In the interests of fairness, it must be pointed out that some still maintain that Campbell did not deny all elements in penal substitution. Even if that is true, there can be no escaping the fact that his primary point of emphasis was on the vicarious confession and repentance that Jesus offered up on our behalf.
(3) Some contend Campbell derived his theory from Jonathan Edwards, who wrote:
“It is requisite that God should punish all sin with infinite punishment; because all sin, as it is against God, is infinitely heinous, and has infinite demerit, is justly infinitely hateful to him, and so stirs up infinite abhorrence and indignation in him. Therefore, it is requisite that God should punish it, unless there be something in some measure to balance this desert; either some answerable repentance or sorrow for it, or other compensation” (Essay on Satisfaction for Sin, NY ed. I:583).
(4) It must be remembered, however, that Edwards rejected the possibility of an “answerable repentance,” for repentance is possible only by those who have sinned, and whatever degree of repentance someone might produce, it “is as nothing in comparison with the injury” done by him in sinning.

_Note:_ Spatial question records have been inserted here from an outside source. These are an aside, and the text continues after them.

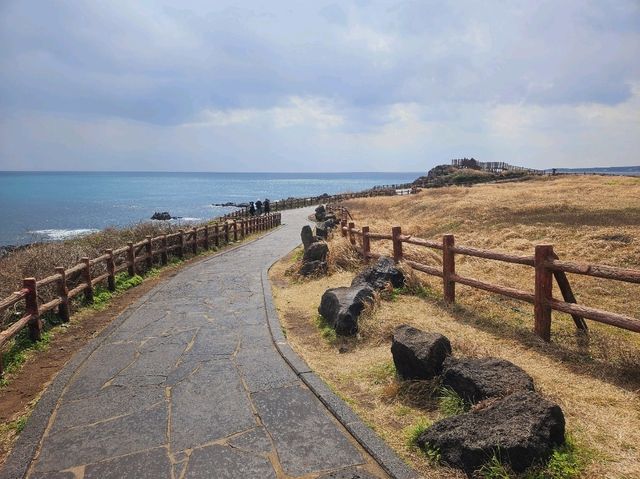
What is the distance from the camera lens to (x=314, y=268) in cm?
1227

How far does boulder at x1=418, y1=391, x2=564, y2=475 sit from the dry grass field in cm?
17

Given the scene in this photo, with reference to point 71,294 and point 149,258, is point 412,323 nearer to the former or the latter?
point 71,294

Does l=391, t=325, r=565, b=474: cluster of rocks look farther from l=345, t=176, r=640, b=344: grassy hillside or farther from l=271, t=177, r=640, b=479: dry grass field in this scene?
l=345, t=176, r=640, b=344: grassy hillside

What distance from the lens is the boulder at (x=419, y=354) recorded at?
17.3 feet

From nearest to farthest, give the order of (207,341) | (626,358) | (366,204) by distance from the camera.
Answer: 1. (626,358)
2. (207,341)
3. (366,204)

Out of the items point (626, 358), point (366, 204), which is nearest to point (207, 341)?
point (626, 358)

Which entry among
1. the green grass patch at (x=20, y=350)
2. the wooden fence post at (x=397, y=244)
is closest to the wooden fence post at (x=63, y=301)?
the green grass patch at (x=20, y=350)

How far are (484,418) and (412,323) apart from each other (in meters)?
3.48

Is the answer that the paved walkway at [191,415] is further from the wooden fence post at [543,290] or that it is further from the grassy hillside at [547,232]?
the grassy hillside at [547,232]

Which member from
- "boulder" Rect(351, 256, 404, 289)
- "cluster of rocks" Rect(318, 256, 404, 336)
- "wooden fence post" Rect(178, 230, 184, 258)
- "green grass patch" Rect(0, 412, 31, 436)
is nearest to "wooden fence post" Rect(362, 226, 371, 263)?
"cluster of rocks" Rect(318, 256, 404, 336)

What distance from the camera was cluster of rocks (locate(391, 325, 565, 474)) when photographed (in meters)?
3.61

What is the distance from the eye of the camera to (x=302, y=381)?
227 inches

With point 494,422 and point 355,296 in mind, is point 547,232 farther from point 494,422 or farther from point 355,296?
point 494,422

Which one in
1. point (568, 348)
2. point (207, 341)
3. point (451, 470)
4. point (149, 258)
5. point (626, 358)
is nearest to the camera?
point (451, 470)
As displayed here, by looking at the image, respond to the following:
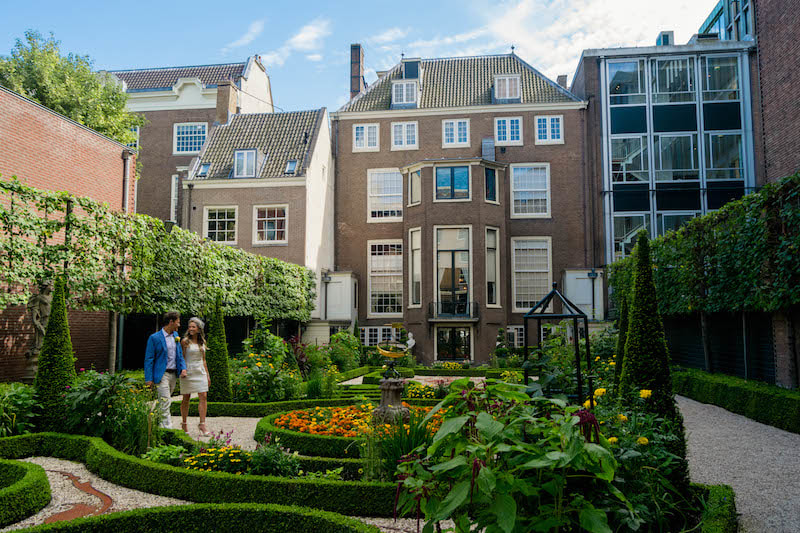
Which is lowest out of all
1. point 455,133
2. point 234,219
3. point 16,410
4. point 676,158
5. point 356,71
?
→ point 16,410

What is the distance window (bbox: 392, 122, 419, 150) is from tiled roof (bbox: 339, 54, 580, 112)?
1.07m

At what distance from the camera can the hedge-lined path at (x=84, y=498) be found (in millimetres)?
5492

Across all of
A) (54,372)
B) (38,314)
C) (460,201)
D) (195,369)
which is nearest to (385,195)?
(460,201)

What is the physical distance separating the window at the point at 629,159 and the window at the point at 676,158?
585mm

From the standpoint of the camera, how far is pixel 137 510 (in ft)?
16.4

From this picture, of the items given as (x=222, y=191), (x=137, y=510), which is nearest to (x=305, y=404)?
(x=137, y=510)

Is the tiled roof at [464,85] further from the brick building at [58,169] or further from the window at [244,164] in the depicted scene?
the brick building at [58,169]

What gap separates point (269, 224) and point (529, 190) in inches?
488

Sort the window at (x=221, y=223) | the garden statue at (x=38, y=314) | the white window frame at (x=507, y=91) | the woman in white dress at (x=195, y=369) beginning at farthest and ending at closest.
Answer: the white window frame at (x=507, y=91) < the window at (x=221, y=223) < the garden statue at (x=38, y=314) < the woman in white dress at (x=195, y=369)

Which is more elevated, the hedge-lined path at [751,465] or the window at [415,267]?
the window at [415,267]

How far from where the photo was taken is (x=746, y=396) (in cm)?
1171

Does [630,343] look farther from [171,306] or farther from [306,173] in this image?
[306,173]

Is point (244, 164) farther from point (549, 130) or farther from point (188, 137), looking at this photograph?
point (549, 130)

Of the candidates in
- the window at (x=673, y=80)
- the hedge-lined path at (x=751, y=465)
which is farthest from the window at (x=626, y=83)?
the hedge-lined path at (x=751, y=465)
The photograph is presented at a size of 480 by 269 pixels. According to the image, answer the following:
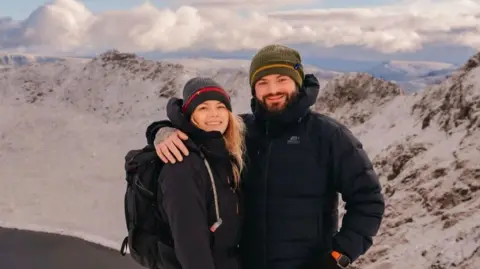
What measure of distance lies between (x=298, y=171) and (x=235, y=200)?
0.61 metres

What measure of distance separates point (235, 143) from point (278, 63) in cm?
85

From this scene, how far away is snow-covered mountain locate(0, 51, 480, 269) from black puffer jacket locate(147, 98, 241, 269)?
736 cm

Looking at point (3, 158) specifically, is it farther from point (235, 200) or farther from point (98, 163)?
point (235, 200)

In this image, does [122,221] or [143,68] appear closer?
[122,221]

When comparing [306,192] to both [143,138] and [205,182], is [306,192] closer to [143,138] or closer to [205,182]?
[205,182]

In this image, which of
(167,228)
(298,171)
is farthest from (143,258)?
(298,171)

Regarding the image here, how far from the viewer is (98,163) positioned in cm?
3806

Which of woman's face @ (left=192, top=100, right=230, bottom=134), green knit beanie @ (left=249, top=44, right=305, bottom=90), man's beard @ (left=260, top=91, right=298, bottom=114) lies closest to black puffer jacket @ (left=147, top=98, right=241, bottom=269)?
woman's face @ (left=192, top=100, right=230, bottom=134)

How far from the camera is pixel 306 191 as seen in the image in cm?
467

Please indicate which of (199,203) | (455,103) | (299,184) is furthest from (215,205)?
(455,103)

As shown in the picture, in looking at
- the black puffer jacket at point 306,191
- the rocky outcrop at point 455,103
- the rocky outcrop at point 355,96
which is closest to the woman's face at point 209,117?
the black puffer jacket at point 306,191

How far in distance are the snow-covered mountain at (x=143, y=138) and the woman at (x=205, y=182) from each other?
741 centimetres

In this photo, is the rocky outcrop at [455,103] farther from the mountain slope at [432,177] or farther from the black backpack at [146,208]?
the black backpack at [146,208]

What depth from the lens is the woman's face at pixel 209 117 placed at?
4.69m
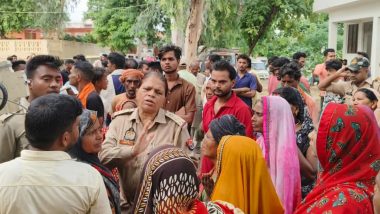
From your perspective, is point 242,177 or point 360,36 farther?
point 360,36

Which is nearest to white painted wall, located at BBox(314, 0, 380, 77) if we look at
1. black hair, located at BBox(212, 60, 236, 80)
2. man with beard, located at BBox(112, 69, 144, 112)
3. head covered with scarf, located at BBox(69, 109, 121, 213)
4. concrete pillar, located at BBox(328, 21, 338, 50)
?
concrete pillar, located at BBox(328, 21, 338, 50)

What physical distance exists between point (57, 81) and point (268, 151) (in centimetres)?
175

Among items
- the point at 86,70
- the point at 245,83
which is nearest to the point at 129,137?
the point at 86,70

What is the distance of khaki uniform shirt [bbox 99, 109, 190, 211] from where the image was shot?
2.92 meters

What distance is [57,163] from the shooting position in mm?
1937

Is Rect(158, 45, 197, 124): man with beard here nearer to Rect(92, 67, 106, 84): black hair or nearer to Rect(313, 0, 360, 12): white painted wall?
Rect(92, 67, 106, 84): black hair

(5) Campbell begins by affirming that Christ suffered as an atoning sacrifice but not as a penal substitute:
“The sufferer suffers what he suffers just through seeing sin and sinners with God’s eyes, and feeling in reference to them with God’s heart. Is such suffering a punishment? Is God in causing such a divine experience in humanity inflicting a punishment? There can be but one answer” (117).
And that answer is No.
“While Christ suffered for our sins as an atoning sacrifice, what he suffered was not – because from its nature it could not be – a punishment” (101).

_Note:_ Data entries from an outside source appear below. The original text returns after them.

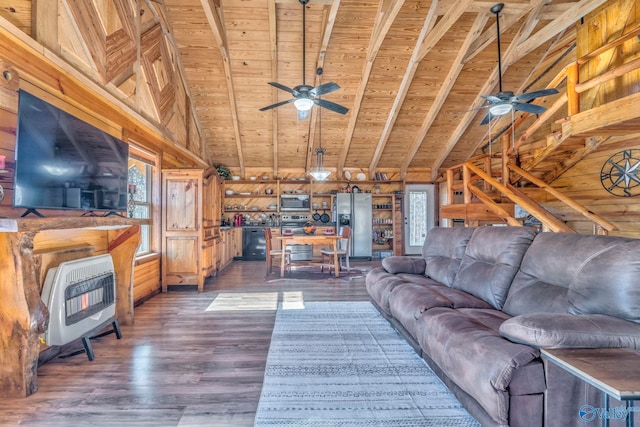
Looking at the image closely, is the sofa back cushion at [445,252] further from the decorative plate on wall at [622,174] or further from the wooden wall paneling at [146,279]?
the decorative plate on wall at [622,174]

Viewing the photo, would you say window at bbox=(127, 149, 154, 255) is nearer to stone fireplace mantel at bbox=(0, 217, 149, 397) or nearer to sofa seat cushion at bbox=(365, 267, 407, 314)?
stone fireplace mantel at bbox=(0, 217, 149, 397)

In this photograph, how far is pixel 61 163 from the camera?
→ 2.32m

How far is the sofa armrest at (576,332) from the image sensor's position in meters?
1.27

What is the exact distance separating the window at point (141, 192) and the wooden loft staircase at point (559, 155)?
5.08 meters

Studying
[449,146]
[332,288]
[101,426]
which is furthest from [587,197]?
[101,426]

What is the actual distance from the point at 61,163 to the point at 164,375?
179 centimetres

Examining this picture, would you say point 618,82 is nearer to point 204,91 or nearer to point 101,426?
point 204,91

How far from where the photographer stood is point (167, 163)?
515cm

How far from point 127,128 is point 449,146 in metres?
7.05

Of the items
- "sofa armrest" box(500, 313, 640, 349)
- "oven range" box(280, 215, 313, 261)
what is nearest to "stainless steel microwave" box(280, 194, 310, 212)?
"oven range" box(280, 215, 313, 261)

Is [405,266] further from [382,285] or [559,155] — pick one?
[559,155]

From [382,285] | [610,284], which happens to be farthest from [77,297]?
[610,284]

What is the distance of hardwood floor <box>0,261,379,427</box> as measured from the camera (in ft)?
5.75

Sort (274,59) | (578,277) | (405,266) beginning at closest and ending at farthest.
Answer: (578,277) < (405,266) < (274,59)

(6) Campbell then argues, contrary to Edwards, that Christ himself offered an adequate sorrow, confession, and repentance for sin. He explains:
“That oneness of mind with the Father, which toward man took the form of condemnation of sin, would in the Son’s dealing with the Father in relation to our sins, take the form of a perfect confession of our sins. This confession as to its own nature must have been a perfect Amen in humanity to the judgment of God on the sin of man. . . That response has all the elements of a perfect repentance in humanity for all the sin of man, - perfect sorrow - a perfect contrition - all the elements of such a repentance, and that in absolute perfection, all except the personal consciousness of sin; and in that perfect response in Amen to the mind of God in relation to sin is the wrath of God rightly met, and that is accorded to divine justice which is its due, and could alone satisfy it” (117-18).
(7) God’s justice is thus satisfied, not by Christ enduring the penalty of the law, but by his perfect confession of sin on our behalf. Christ uttered forth in his life and death a heart-felt “Amen!” to the assessment of God against human rebellion.
(8) “We feel that such a repentance as we are supposing would be the true and proper satisfaction to offended justice, and that there would be more atoning worth in one tear of the true and perfect sorrow than in endless ages of penal woe” (125).
(9) The element of truth in this theory is that Christ did, in point of fact, live the sort of humble and obedient life that acknowledged the justice of God and did, in point of fact, experience on our behalf the heartfelt sorrow that we should have felt for the sin we committed. But this alone, apart from suffering the due penalty of divine justice against sin, could never save us.
(10) For a more positive assessment of Campbell’s concept of atonement, see Thomas F. Torrance, Scottish Theology: From John Knox to John McLeod Campbell (Edinburgh: T. & T. Clark, 1996), pp. 287-317.